This is a boastful tale of how I used psychology to win dominate a football prediction contest.
Back in September, I was asked to represent my department – Operations and Information Management – in a Wharton School contest to predict NFL football game outcomes. Having always wanted a realistic chance to outperform Adam Grant at something, I agreed.
The contest involved making the same predictions that sports gamblers make. For each game, we predicted whether the superior team (the favorite) was going to beat the inferior team (the underdog) by more or less than the Las Vegas point spread. For example, when the very good New England Patriots played the less good Pittsburgh Steelers, we had to predict whether or not the Patriots would win by more than the 6.5-point point spread. We made 239 predictions across 16 weeks.
Contrary to popular belief, oddsmakers in Las Vegas don’t set point spreads in order to ensure that half of the money is wagered on the favorite and half the money is wagered on the underdog. Rather, their primary aim is to set accurate point spreads, one that gives the favorite (and underdog) a 50% chance to beat the spread. [1] Because Vegas is good at setting accurate spreads, it is very hard to perform better than chance when making these predictions. The only way to do it is to predict the NFL games better than Vegas does.
Enter Wharton professor Cade Massey and professional sports analyst Rufus Peabody. They’ve developed a statistical model that, for an identifiable subset of football games, outperforms Vegas. Their Massey-Peabody power rankings are featured in the Wall Street Journal, and from those rankings you can compute expected game outcomes. For example, their current rankings (shown below) say that the Broncos are 8.5 points better than the average team on a neutral field whereas the Seahawks are 8 points better. Thus, we can expect, on average, the Broncos to beat the Seahawks by 0.5 points if they were to play on a neutral field, as they will in Sunday’s Super Bowl. [2]
My approach to the contest was informed by two pieces of information.
First, my work with Leif (.pdf) has shown that naïve gamblers are biased when making these predictions – they predict favorites to beat the spread much more often than they predict underdogs to beat the spread. This is because people’s first impression about which team to bet on ignores the point spread and is thus based on a simpler prediction as to which team will win the game. Since the favorite is usually more likely to win, people’s first impressions tend to favor favorites. And because people rarely talk themselves out of these first impressions, they tend to predict favorites against the spread. This is true even though favorites don’t win against the spread more often than underdogs (paper 1, .pdf), and even when you manipulate the point spreads to make favorites more likely to lose (paper 2, .pdf). Intuitions for these predictions are just not useful.
Second, knowing that evidence-based algorithms are better forecasters than humans (.pdf), I used the Massey-Peabody algorithm for all my predictions.
So how did the results shake out? (Notes on Analyses; Data)
First, did my Wharton colleagues also show the bias toward favorites, a bias that would indicate that they are no more sophisticated than the typical gambler?
Yes.

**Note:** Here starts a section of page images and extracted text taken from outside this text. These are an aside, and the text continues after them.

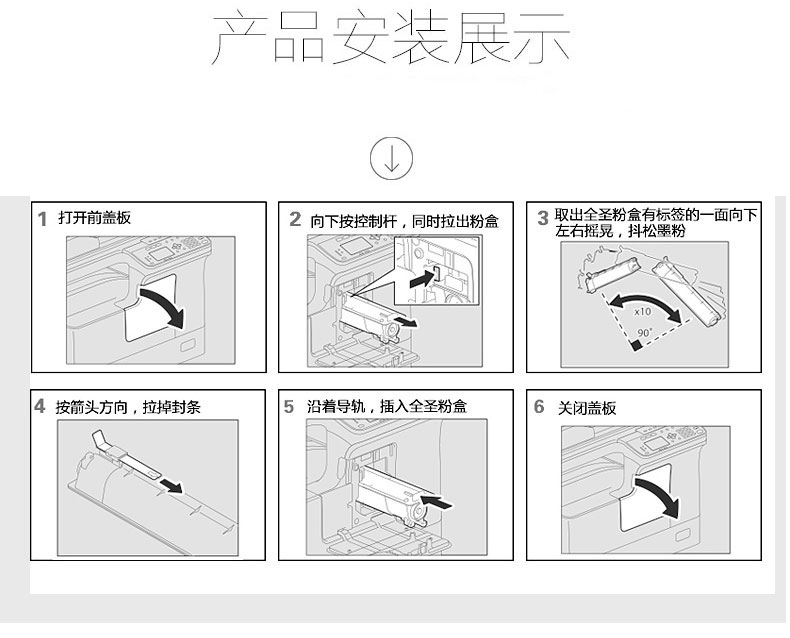 产品安装展示

1 打开前盖板

2 向下按控制杆，同时拉出粉盒

3 取出全圣粉盒有标签的一面向下左右摇晃，抖松墨粉

x10

90°

4 按箭头方向，拉掉封条

5 沿着导轨，插入全圣粉盒

6 关闭盖板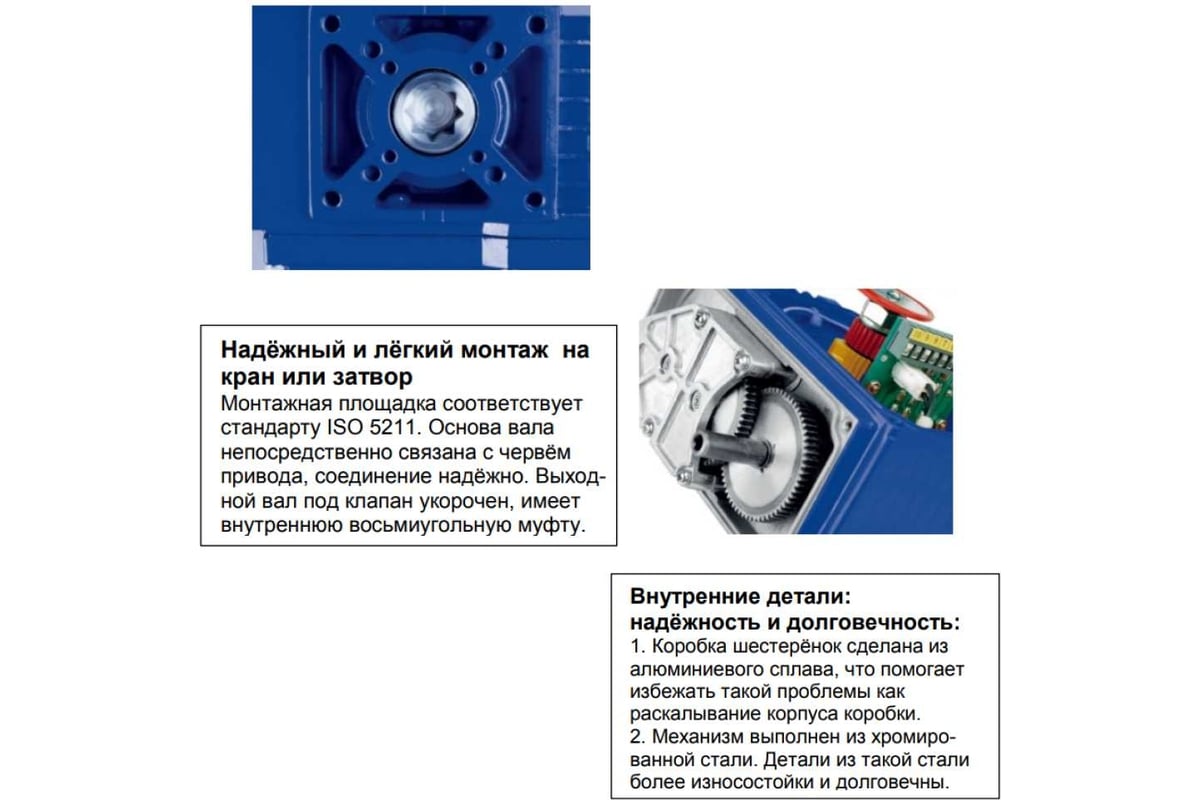 **Надёжный и лёгкий монтаж на кран или затвор**
Монтажная площадка соответствует стандарту ISO 5211. Основа вала непосредственно связана с червём привода, соединение надёжно. Выходной вал под клапан укорочен, имеет внутреннюю восьмиугольную муфту.

**Внутренние детали: надёжность и долговечность:**
1. Коробка шестерёнок сделана из алюминиевого сплава, что помогает избежать такой проблемы как раскалывание корпуса коробки.
2. Механизм выполнен из хромированной стали. Детали из такой стали более износостойки и долговечны.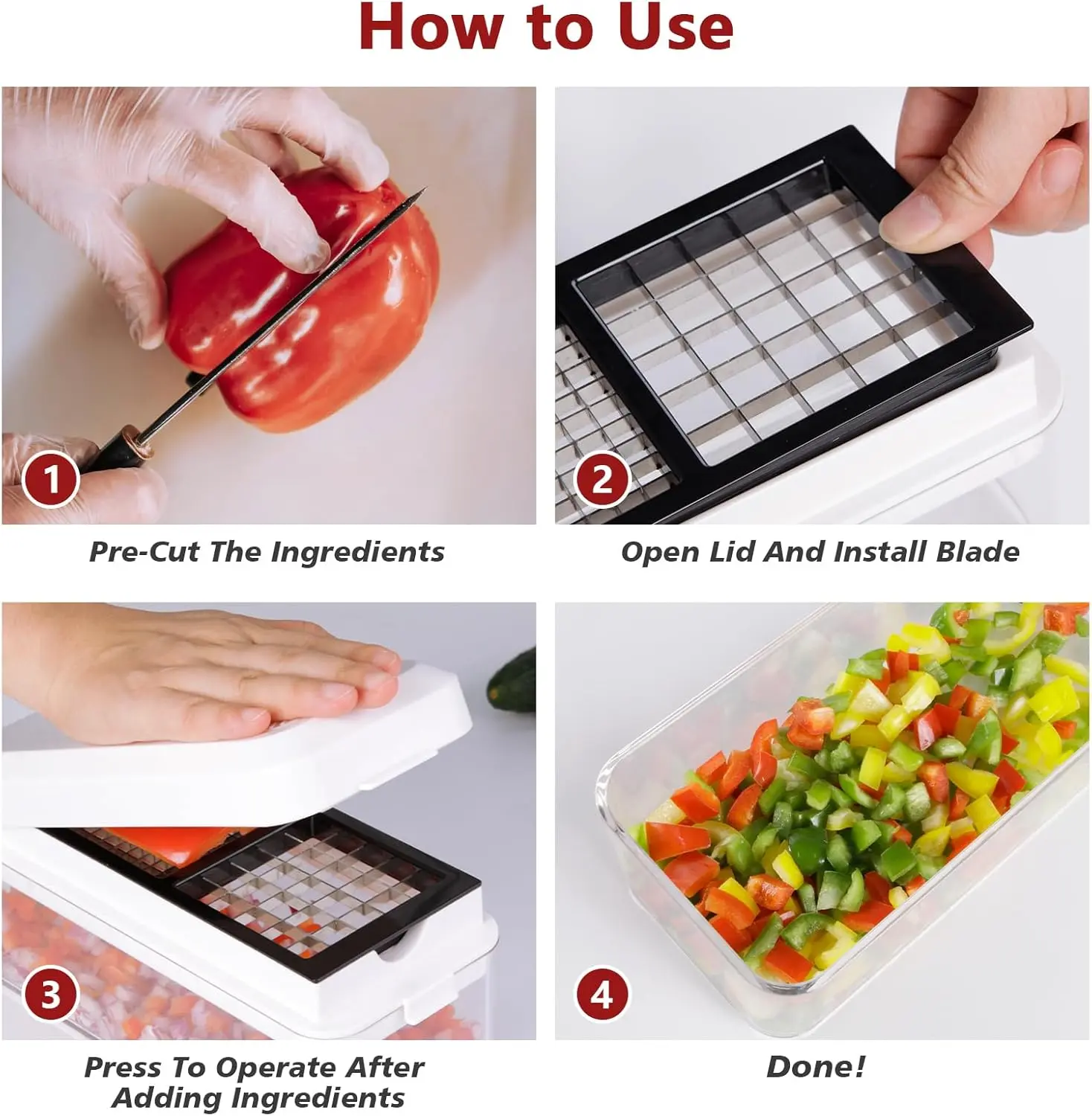 How to Use

1

Pre-Cut The Ingredients

2

Open Lid And Install Blade

3

Press To Operate After Adding Ingredients

4

Done!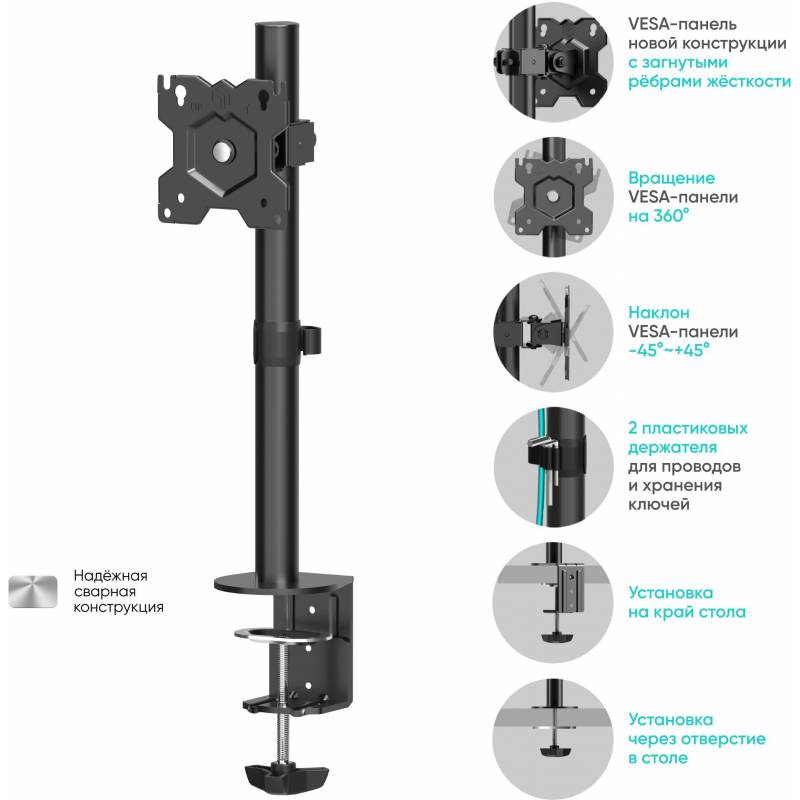 Надёжная сварная конструкция

VESA-панель новой конструкции с загнутыми рёбрами жёсткости

Вращение VESA-панели на 360°

Наклон VESA-панели -45°~+45°

2 пластиковых держателя для проводов и хранения ключей

Установка на край стола

Установка через отверстие в столе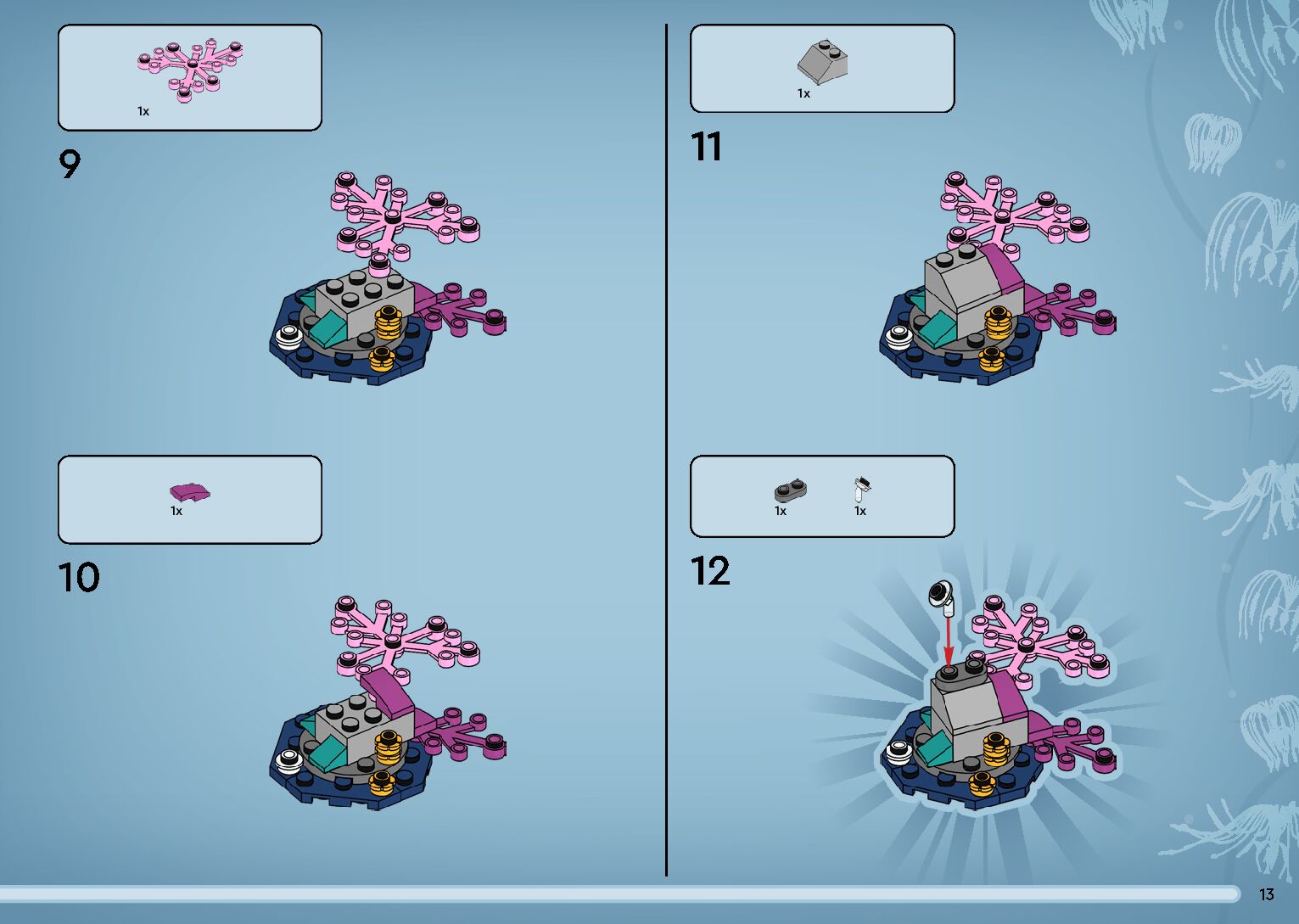 1x

9

1x

10

1x

11

1x

1x

12

13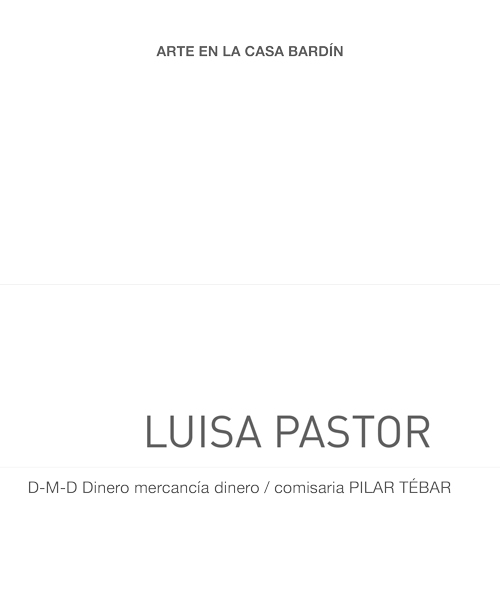 ARTE EN LA CASA BARDÍN

LUISA PASTOR

D-M-D Dinero mercancía dinero / comisaria PILAR TÉBAR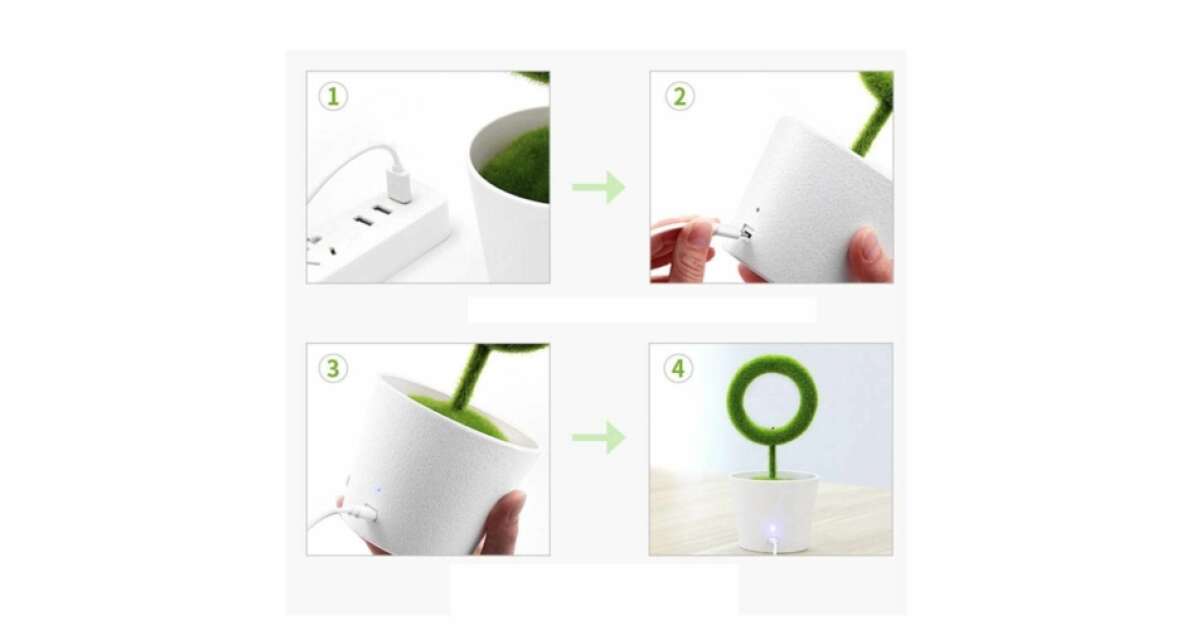 1

2

3

4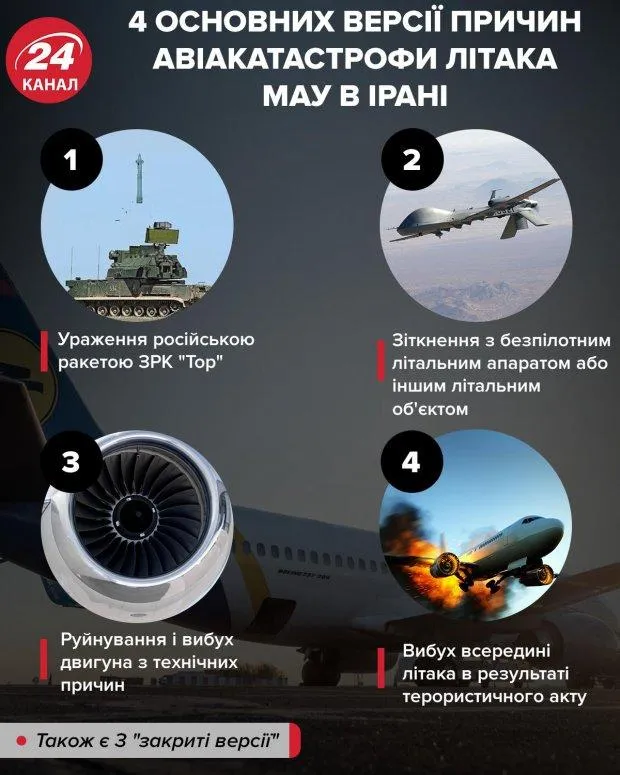 24 КАНАЛ

4 ОСНОВНИХ ВЕРСІЇ ПРИЧИН АВІАКАТАСТРОФИ ЛІТАКА МАУ В ІРАНІ

1

Ураження російською ракетою ЗРК "Тор"

2

Зіткнення з безпілотним літальним апаратом або іншим літальним об'єктом

3

Руйнування і вибух двигуна з технічних причин

4

Вибух всередині літака в результаті терористичного акту

Також є 3 "закриті версії"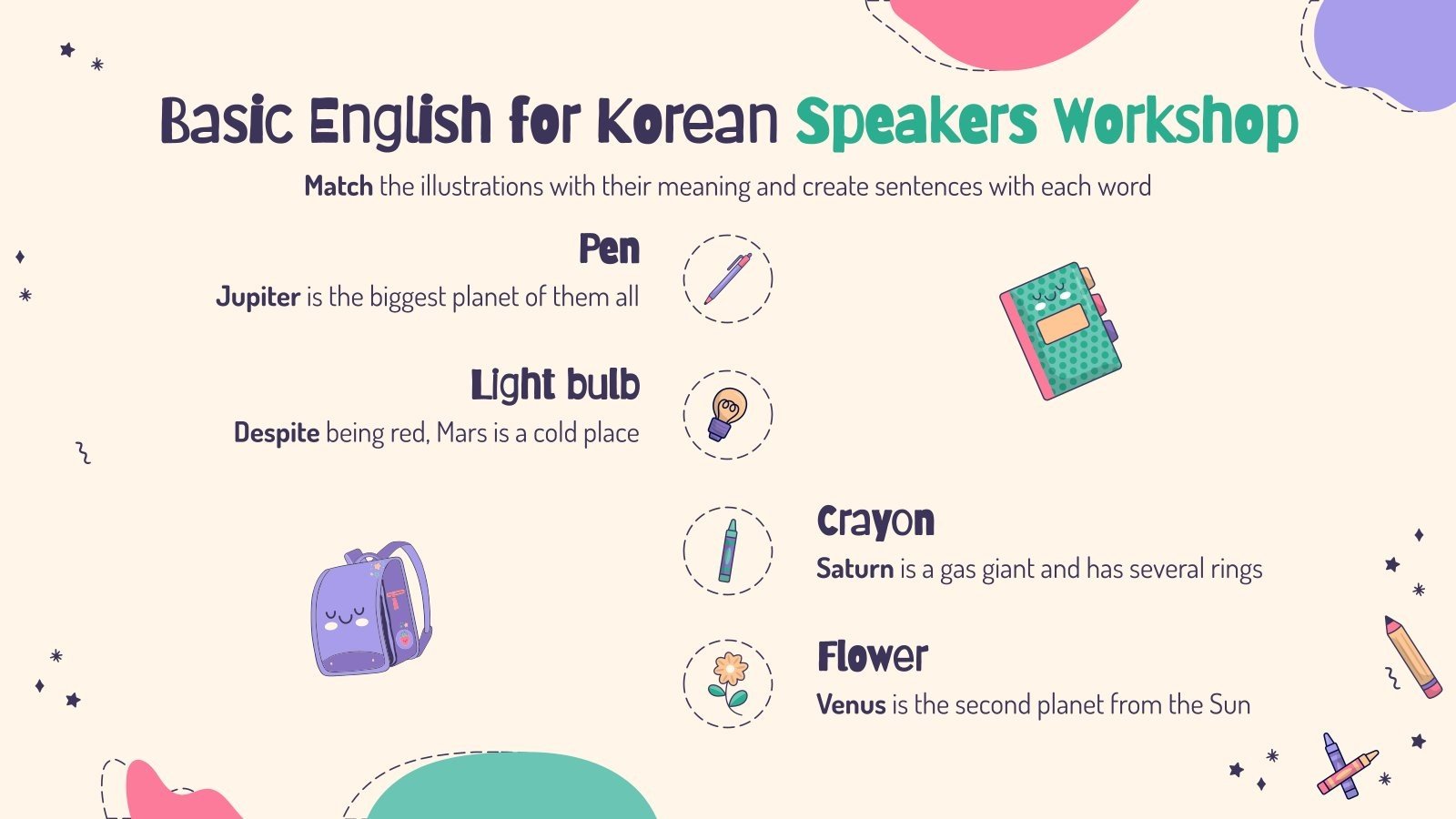 Basic English for Korean Speakers Workshop

Match the illustrations with their meaning and create sentences with each word

Pen

Jupiter is the biggest planet of them all

Light bulb

Despite being red, Mars is a cold place

Crayon

Saturn is a gas giant and has several rings

Flower

Venus is the second planet from the Sun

All of them predicted significantly more favorites than underdogs.
Second, how did I perform relative to the “competition?”
Since everyone loves a humble champion, let me just say that my victory is really a victory for Massey-Peabody. I don’t deserve all of the accolades. Really.
Yeah, for about the millionth time (see meta-analysis, .pdf), we see that statistical models outperform human forecasters. This is true even (especially?) when the humans are Wharton professors, students, and staff.
So, if you want to know who is going to win this Sunday’s Super Bowl, don’t ask me and don’t ask the bestselling author of Give and Take. Ask Massey-Peabody.
And they will tell you, unsatisfyingly, that the game is basically a coin flip.